Asked by committee chair Julian Knight whether legislation that is too “onerous” could see platforms downgrade local journalism, Lopez said: “I think you’re right to highlight that as a challenge and it’s something that we as a government have to be very mindful of.
“We don’t want unintended consequences of an intervention. I think we’d have to certainly see how it developed and see whether there were consequences from any kind of bargain that was struck between providers of content and platforms insofar as the DMU made an intervention.
“I mean, obviously, we’d have to watch that very, very carefully, because we would not want to see a situation where the content was driven off a platform altogether. I mean, that would obviously be the worst of what could happen.”
The Queen’s Speech in May contained the long-awaited, wide-reaching Digital Markets, Competition and Consumer Bill, which Lopez said was the “most valued, I think, by journalistic businesses at the moment” among upcoming legislation.
It could ultimately give power to the Digital Markets Unit, a division of the Competition and Markets Authority (CMA) which is currently working in shadow form, to require Google and Meta to pay for news by way of stopping them from abusing dominant market power.
Lopez said this will be how the UK tries to “deal with the imbalance in bargaining power between social media platforms and those who provide and create content”. However there is still no timetable as to when the legislation will begin its journey through Parliament.
Lopez said she had met Rod Sims, the former chair of the Australian Competition and Consumer Commission (ACCC) who helped design the country’s bargaining code, and heard from him how the “mere threat of designation was enough, certainly in the case of Google, to bring them to the negotiating table”.
“The negotiations that subsequently went on between the publishers and the platforms were confidential, but he advised us that they had reached a very beneficial settlement to publishers that had actually allowed a lot of local publications to flourish as well,” she said.
“Local publications, I understand, had gone into a collective bargaining arrangement, and it was very much helping their grassroots journalism in some of the smaller Australian towns.”
The CMA would be “open” to allowing a similar collective bargaining model for small local publishers in the UK, Lopez added.
“We understand that there is this concern about this mismatch in power, and I think that’s precisely what the CMA approach is designed to address, it’s looking at the issues of competition and when they see a clear power imbalance to intervene to address that power imbalance, so I don’t see that it would disadvantage smaller publications in that sense,” she said.
Both Facebook and Google provide support for news publishers in the UK through various schemes, such as the Facebook-funded community news reporters and the Google News Initiative.

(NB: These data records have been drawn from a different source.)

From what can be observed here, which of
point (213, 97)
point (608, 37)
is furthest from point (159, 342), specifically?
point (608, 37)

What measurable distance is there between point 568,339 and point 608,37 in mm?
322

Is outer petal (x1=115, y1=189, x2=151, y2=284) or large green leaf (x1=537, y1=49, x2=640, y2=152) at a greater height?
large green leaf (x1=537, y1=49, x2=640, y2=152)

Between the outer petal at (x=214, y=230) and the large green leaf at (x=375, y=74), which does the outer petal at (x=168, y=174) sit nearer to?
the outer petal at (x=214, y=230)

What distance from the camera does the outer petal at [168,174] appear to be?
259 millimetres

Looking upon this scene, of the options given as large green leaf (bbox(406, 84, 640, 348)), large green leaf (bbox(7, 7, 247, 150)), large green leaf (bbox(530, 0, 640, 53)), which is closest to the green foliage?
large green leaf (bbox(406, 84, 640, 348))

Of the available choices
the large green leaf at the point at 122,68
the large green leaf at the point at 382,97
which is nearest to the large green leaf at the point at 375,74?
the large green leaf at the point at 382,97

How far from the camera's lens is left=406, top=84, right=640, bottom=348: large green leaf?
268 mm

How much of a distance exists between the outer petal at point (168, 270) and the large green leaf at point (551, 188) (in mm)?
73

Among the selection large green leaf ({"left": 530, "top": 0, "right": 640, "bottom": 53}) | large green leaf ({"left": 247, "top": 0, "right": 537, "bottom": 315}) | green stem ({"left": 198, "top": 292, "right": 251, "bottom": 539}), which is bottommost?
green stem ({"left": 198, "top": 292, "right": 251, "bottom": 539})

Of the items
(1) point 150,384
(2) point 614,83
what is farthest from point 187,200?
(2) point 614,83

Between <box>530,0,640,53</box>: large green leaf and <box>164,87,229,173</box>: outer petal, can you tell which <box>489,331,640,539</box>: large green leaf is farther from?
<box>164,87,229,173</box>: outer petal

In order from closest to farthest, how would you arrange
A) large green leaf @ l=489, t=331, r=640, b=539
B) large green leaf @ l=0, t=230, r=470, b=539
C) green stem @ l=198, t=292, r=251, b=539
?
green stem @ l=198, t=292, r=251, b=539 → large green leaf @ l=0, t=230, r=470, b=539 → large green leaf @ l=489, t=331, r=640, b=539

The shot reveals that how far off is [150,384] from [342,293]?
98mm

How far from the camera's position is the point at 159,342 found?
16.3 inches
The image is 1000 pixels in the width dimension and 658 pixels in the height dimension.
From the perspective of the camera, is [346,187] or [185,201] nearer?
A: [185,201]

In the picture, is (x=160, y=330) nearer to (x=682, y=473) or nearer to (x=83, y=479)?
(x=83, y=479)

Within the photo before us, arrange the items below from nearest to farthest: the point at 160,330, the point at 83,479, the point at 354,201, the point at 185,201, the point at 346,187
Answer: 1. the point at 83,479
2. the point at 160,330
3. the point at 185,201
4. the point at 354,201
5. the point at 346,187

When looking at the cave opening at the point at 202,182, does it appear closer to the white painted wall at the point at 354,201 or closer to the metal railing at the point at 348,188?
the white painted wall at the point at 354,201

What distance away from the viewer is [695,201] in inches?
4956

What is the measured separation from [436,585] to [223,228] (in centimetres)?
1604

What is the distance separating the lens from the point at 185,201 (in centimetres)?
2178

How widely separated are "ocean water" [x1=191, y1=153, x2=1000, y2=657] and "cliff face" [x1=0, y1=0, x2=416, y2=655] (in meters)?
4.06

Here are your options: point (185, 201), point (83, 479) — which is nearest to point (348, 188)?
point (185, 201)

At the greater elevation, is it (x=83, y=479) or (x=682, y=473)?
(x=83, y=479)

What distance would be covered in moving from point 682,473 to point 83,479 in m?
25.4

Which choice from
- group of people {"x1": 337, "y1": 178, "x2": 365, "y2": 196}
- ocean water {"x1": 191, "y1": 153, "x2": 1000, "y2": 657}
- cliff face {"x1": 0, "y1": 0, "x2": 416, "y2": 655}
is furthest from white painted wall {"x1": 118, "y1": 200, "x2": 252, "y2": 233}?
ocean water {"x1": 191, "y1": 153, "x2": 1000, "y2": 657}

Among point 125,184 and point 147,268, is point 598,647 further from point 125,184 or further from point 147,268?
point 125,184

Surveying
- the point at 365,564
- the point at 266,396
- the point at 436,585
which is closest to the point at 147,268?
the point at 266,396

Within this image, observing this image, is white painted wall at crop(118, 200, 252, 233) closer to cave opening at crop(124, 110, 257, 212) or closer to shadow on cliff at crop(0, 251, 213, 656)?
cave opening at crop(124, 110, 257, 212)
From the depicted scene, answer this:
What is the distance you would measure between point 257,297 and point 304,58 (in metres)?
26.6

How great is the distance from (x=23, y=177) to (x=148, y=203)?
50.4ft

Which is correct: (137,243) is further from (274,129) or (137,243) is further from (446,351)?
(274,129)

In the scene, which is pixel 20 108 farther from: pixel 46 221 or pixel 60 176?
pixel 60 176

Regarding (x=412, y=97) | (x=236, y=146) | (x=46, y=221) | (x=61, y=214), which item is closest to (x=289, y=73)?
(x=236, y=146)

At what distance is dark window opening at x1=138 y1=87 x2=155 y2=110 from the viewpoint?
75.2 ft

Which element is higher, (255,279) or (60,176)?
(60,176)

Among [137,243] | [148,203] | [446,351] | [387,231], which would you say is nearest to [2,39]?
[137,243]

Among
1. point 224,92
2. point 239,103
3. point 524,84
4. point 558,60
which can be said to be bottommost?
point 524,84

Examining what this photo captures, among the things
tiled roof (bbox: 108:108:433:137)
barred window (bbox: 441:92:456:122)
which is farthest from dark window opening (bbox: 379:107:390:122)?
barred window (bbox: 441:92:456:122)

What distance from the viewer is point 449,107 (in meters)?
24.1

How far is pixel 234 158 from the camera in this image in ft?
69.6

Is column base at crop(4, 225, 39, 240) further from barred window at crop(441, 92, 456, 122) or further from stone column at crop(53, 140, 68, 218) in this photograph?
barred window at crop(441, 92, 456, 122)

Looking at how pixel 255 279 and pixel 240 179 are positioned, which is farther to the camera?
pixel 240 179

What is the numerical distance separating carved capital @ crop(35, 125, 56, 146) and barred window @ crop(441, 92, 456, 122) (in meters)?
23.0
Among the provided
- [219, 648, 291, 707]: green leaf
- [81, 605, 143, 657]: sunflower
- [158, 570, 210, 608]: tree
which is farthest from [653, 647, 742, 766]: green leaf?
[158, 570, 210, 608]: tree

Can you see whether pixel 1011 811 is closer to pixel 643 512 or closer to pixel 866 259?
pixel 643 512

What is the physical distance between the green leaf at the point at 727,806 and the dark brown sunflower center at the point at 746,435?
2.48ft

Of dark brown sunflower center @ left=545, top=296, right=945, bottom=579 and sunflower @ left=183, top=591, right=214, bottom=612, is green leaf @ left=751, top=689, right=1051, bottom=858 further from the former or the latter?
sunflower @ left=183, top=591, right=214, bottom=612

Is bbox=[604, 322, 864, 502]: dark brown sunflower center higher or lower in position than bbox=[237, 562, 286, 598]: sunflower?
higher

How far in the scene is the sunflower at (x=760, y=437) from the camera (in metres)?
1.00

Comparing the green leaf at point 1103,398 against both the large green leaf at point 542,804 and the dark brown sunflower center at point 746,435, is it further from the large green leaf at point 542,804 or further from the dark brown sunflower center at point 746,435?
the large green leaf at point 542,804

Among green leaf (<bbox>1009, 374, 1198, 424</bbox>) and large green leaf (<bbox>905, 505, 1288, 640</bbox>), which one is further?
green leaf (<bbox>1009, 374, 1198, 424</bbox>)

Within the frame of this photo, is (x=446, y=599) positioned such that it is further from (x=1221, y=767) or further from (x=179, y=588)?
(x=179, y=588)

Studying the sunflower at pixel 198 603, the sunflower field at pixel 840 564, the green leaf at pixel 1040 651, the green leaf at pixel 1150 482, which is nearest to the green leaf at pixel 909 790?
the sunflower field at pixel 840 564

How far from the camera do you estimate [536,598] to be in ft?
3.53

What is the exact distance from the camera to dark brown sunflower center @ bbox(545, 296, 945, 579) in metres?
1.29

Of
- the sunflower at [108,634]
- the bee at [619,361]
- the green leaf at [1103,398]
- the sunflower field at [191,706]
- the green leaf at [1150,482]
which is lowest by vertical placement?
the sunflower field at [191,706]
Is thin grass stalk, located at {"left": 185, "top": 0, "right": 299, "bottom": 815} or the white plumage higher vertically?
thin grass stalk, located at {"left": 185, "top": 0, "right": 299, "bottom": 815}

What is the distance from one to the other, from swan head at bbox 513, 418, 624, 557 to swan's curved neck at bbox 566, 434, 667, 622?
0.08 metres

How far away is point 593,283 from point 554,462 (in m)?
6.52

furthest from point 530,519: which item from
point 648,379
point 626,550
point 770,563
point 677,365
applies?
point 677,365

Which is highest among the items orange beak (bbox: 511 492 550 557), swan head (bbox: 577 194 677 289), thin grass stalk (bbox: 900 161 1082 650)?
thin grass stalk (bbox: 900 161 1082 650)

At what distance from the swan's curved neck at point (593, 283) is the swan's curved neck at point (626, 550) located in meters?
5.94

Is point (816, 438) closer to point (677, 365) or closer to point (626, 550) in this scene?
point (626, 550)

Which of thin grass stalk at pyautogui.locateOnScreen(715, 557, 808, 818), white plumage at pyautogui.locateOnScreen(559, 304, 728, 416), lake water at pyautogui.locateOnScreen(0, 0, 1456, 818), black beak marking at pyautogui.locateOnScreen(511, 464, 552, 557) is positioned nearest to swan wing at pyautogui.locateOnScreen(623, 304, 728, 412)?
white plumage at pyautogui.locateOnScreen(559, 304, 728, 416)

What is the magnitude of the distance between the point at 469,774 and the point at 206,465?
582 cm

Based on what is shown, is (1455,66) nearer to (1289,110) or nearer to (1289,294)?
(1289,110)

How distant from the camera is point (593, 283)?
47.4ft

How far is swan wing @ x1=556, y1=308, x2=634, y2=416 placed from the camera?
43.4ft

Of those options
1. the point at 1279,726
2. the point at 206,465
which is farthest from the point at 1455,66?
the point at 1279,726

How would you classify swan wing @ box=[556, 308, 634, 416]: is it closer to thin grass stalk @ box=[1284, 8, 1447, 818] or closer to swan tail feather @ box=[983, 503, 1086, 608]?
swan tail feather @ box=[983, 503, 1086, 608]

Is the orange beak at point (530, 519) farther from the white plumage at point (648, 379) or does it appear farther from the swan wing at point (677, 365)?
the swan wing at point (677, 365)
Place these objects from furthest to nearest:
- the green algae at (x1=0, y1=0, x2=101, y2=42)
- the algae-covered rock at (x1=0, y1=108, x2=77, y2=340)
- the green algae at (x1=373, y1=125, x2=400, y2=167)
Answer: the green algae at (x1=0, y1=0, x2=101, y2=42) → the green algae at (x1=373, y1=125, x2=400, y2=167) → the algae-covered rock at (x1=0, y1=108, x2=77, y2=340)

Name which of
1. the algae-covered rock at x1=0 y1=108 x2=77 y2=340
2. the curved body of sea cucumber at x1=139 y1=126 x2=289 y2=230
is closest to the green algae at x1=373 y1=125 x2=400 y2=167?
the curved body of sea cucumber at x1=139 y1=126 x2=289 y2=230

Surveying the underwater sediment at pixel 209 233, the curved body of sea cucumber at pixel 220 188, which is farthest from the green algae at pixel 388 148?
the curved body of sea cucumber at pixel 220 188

“These aren’t insignificant moves but I don’t think they address the fundamental problem, which is that there is a completely unbalanced power situation between the platforms and the content providers,” Lopez said.
“They are effectively getting a very low cost meal out of high-quality journalism, and I think that is a problem that the Government should be concerned about.”
She also responded to the argument that news is a small part of the platforms’ models, something Facebook has repeatedly pointed out in recent months as it revealed plans to drop the Instant Articles format and end payments to US publishers for its News tab.
Lopez said “it would be naive of us to deny that there is a question about what consumers want and what they consume most on platforms” but that high-quality journalism “creates a sense of trust… and does drive a certain level of traffic” so platforms should not “diminish the value of having that content”.
“I think it is valued by their customer base, but I mean, equally, I don’t think you can entirely dismiss the idea that that is not always the thing that’s driving the most clicks. I’m sure that cat memes probably get more clicks than you know, a piece about a very complicated financial instrument but that’s not to say that that has no value in regards to the latter.”